許攸は曹操に面会すると、袁紹軍の食料の大半が烏巣にあることを教え、そこを強襲して食料を焼き払えば、この戦いに勝利できると告げました。

曹操軍の幹部たちは許攸のもたらした情報を信用しませんでしたが、荀攸はこれが決定的な勝機であることをすぐに理解し、許攸の策を用いるべきだと曹操に進言しました。

これを受けて曹操はただちに決断し、自ら5千の兵を率いて烏巣に向けて進軍を開始します。

そして守備についていた淳于瓊の部隊を強襲し、激しい戦いが展開されました。

袁紹が対応を誤る

烏巣が襲撃されていることが袁紹の本陣にも伝わり、すぐに対応が協議されます。

この時に郭図は「曹操が不在の隙をつき、本陣を襲撃して撃破すれば、曹操は引き返さざるを得なくなって撤退するでしょうから、烏巣に援軍を送る必要はありません」と意見を述べました。

これに対し、将軍の張郃(ちょうこう)は「曹操軍の本陣は守りが固く、容易に討ち破ることはできません。それよりも淳于瓊への救援に全力を差し向けるべきです」と主張しました。

これを受け、袁紹は両者の意見をともに採用する、という中途半端な措置を取ってしまいました。

その上、本陣の攻撃に反対した張郃を、その担当者に任命するという誤りを犯します。

烏巣には軽騎兵を向かわせ、本陣の攻撃に重歩兵を用いるという決定を下したため、どちらの作戦にも不足な兵力を向かわせることになる、という状況を作り出すことにもなりました。

烏巣の部隊が壊滅する

袁紹がたいした援軍を送らなかったことが災いし、烏巣の守備隊は壊滅の憂き目にあいました。
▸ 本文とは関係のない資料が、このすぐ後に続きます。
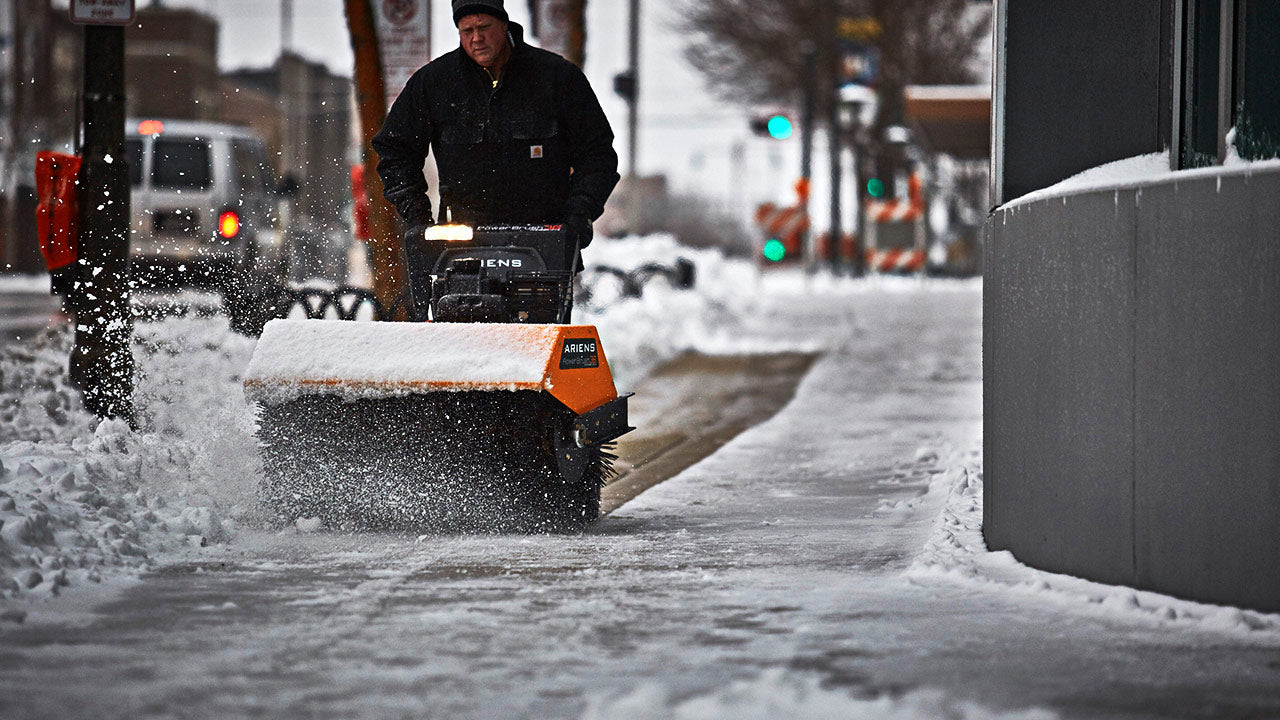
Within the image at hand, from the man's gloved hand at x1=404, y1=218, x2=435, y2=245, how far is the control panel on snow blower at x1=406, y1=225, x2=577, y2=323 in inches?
5.2

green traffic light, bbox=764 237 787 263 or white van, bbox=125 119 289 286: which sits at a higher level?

淳于瓊は曹操軍の楽進に討ち取られ、その配下の部将たちもことごとく戦死しています。

曹操本人が率いる軍に対抗するには、軽騎兵の支援だけでは不足だったようです。

こうして烏巣を占拠した曹操は備蓄されていた食料を焼き払い、袁紹軍の継戦能力を失わせます。

張郃が曹操軍に降伏する

張郃は曹操軍の本陣を攻めましたが、自身が予想した通りにその守りは固く、守将の曹洪が巧みに指揮を取ったこともあり、撃退されてしまいました。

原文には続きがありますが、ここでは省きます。